« Comme quoi les gens mentent. Je me demande s'ils en sont conscients c'est cela qui m'énerve: l'idée qu'ils mentent sans le savoir.
J'ai envie de leur lancer en pleine figure : " Jouez aux purs esprits si cela vous chante. Affirmez encore que vous ne jugez pas les gens sur leur mine , si cela vous amuse. Mais ne soyez pas dupes!" »
Elle sourit. Profitez-en car il est rare de la voir le faire. Non pas que Shizumi ne sourit pas, bien au contraire : si il fallait la résumer à une expression, ce serait un sourire. Mais voyez, la manière dont ses fines lèvres s'étirent, la lueur de son regard accordée à celle de ses crocs.
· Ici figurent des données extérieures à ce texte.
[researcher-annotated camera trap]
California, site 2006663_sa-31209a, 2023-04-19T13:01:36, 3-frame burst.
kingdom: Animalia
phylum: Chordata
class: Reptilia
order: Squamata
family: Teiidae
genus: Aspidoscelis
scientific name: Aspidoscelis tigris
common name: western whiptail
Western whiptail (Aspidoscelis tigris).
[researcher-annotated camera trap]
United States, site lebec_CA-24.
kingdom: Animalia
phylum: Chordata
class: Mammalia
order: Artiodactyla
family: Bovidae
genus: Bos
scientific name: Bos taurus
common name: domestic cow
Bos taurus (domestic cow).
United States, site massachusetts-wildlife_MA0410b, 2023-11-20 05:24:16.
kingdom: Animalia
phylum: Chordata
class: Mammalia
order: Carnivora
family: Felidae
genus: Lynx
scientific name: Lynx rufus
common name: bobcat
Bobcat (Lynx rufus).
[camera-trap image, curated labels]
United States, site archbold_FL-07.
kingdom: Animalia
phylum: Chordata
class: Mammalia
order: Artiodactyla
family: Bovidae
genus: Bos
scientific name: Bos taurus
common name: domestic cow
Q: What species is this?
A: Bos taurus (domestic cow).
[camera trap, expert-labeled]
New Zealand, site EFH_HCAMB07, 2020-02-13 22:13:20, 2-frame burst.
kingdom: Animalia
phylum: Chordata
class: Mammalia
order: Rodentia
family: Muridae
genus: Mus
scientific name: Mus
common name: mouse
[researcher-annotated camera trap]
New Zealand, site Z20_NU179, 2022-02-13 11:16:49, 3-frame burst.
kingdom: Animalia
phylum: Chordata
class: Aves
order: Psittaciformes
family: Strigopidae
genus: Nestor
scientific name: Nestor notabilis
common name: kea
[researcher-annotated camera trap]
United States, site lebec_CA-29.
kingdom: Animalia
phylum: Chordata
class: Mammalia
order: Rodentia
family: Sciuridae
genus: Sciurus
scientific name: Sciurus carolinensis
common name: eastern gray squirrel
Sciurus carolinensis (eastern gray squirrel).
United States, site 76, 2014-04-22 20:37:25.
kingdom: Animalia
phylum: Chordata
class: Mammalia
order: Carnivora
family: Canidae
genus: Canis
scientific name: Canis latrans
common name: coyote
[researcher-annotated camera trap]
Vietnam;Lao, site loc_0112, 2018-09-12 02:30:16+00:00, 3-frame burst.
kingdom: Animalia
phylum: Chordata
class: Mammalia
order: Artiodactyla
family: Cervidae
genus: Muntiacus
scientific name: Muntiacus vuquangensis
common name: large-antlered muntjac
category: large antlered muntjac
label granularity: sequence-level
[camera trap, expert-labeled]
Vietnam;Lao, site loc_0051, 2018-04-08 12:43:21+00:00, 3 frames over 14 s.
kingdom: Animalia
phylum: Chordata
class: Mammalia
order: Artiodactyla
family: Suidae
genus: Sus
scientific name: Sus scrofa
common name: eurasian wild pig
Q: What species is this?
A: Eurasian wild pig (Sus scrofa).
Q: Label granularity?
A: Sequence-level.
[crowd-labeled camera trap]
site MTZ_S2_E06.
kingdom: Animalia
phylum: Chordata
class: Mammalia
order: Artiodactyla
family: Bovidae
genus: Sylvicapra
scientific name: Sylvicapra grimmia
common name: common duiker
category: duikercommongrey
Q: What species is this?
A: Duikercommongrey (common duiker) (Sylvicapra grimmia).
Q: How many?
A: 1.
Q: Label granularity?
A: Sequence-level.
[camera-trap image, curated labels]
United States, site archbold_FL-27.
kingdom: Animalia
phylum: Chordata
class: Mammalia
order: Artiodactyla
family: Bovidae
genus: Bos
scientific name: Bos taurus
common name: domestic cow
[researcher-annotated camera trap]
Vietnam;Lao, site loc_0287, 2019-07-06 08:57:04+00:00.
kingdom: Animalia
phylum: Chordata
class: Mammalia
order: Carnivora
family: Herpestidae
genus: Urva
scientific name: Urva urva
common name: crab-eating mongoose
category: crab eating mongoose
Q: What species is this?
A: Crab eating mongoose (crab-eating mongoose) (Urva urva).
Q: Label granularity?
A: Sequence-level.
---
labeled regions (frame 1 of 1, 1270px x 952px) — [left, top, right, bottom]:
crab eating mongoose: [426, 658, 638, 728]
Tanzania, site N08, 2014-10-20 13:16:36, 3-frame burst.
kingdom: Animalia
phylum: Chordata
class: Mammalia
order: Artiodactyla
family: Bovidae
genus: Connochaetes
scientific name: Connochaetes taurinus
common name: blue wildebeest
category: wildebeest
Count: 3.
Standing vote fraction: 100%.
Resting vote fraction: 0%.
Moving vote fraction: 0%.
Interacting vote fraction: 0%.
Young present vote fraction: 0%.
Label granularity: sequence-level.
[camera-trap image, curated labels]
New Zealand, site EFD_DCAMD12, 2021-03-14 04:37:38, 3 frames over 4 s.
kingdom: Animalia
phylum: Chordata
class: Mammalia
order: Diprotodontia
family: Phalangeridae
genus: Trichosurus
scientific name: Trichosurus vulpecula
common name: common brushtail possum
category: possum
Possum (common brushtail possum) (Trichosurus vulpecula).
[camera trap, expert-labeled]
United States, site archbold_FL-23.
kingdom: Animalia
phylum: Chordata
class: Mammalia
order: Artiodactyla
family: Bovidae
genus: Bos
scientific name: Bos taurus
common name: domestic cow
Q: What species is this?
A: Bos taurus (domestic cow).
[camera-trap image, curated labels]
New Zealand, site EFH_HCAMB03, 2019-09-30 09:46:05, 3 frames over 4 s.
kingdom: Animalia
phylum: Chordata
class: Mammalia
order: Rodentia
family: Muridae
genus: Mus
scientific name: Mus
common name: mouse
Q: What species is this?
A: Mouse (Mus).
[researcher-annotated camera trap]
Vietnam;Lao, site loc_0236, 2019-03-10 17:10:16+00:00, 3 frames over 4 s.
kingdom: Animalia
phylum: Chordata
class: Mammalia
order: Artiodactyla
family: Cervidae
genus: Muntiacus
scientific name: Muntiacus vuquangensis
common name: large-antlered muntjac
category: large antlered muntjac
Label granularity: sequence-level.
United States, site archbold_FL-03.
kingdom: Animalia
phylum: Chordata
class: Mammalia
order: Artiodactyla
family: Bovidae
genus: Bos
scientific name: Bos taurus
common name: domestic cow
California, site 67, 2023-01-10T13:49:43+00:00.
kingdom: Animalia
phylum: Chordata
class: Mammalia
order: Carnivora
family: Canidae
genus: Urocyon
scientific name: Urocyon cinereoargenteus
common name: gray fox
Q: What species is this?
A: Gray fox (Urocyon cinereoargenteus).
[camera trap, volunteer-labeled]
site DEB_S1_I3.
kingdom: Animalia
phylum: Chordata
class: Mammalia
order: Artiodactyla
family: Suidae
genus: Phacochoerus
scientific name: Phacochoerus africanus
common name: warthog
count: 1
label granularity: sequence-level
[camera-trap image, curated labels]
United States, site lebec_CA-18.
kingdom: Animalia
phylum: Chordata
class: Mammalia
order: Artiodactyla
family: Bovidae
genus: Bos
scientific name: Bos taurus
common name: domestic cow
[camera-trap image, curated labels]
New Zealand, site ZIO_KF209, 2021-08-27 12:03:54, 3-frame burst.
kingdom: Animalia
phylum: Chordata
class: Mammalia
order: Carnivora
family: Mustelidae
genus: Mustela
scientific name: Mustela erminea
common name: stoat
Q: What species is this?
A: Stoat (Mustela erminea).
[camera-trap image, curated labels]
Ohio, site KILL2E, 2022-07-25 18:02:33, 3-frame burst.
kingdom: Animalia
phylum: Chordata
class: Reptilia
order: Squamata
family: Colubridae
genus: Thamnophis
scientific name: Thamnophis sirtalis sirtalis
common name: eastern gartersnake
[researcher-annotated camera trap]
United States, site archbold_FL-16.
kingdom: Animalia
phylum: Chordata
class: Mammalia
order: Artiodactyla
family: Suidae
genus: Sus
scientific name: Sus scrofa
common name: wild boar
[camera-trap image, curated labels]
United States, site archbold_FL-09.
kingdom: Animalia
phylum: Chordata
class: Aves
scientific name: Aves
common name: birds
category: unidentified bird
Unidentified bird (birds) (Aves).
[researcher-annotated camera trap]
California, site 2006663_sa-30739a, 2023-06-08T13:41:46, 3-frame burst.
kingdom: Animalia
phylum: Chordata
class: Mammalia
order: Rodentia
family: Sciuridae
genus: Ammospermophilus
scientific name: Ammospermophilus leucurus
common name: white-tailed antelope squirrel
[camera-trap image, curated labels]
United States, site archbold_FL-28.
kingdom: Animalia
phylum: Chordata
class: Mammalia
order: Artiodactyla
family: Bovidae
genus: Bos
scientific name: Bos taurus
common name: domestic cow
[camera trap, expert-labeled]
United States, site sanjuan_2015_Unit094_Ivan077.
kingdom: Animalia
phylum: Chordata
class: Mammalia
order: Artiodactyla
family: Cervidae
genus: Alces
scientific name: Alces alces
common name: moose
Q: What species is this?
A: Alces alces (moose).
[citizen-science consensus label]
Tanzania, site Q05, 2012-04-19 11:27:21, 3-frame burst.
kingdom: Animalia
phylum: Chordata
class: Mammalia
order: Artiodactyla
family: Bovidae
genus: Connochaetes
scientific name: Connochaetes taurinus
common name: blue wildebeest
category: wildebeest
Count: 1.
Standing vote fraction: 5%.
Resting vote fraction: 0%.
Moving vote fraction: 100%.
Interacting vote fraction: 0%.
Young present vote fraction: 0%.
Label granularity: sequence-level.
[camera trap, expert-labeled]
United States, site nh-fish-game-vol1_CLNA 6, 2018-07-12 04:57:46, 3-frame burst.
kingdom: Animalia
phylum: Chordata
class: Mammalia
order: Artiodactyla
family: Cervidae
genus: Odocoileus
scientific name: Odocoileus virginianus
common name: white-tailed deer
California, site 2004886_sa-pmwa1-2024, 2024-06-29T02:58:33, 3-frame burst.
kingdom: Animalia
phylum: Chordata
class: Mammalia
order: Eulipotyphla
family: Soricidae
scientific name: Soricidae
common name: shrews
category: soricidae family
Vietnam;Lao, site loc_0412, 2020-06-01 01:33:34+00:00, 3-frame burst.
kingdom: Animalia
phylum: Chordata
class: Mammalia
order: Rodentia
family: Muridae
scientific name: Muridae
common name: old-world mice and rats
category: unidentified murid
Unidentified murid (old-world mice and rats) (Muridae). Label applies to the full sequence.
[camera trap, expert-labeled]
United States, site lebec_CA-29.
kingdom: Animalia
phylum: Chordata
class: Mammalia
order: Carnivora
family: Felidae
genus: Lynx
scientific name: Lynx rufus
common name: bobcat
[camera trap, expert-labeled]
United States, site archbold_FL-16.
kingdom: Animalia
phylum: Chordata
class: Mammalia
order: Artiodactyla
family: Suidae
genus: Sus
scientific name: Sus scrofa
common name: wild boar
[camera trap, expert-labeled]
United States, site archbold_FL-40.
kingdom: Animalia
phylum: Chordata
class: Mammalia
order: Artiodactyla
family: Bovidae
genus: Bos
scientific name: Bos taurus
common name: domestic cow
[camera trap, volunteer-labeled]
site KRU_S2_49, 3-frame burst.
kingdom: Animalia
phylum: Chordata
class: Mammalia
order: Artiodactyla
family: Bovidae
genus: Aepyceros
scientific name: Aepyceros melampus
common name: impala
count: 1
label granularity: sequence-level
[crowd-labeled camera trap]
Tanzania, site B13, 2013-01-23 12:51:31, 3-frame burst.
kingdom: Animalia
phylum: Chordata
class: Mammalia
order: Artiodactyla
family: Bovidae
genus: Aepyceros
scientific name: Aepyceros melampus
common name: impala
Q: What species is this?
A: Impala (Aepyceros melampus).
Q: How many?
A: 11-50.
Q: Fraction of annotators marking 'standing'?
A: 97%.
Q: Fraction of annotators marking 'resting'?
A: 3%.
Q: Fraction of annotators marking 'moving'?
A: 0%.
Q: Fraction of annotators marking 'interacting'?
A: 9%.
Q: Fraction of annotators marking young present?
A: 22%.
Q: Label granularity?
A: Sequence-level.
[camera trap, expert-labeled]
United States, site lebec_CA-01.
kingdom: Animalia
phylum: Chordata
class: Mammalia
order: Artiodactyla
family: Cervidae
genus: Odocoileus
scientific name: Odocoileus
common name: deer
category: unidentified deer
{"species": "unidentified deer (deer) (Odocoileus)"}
Nous avons là affaire à du bonheur, pur et simple.
Et quel bonheur ! Se trouver à quelques mètres à peine de deux guerriers, sentir l'adrénaline toute proche et en savourer les bienfaits en soupirant d'aise. Une brume légère semblable à de la fumée s'échappant de nos lèvres, on sourit sans prendre en compte le froid ; chose que l'on n'a jamais craint. Shizumi était comme à son habitude , vêtue d'un kimono et ressemblait à l'une de ses jeunes femmes asiatiques prénommées Geishas. Sa queue touffue fouette l'air avec nonchalance le tout en restant le plus loin possible du sol. Elle n'a beau ne craindre ni la grêle, ni la neige si chose qui la gêne il y a , c'est bien la crasse sur son blanc pelage.
Vous savez, la perfection est un concept dénigrant. Shizumi l'a bien compris ; elle est une idéologie temporaire, déterminé par des hommes d'un avis commun, s'étant répandu comme poudre et suivie par ceux dépourvus d'âmes. Le pire, aux yeux de la renarde, n'étant pas ceux qui déterminaient les règles à suivre pour correspondre à cet idéal , mais ceux qui la suivaient ; elle dénigrait à son tour, tous ceux qui osaient la qualifier de cet ordre.
Les seules règles auxquelles elle accepte de se soumettre corps et âme étant les siennes, elle créa donc à son tour une idéologie du parfait.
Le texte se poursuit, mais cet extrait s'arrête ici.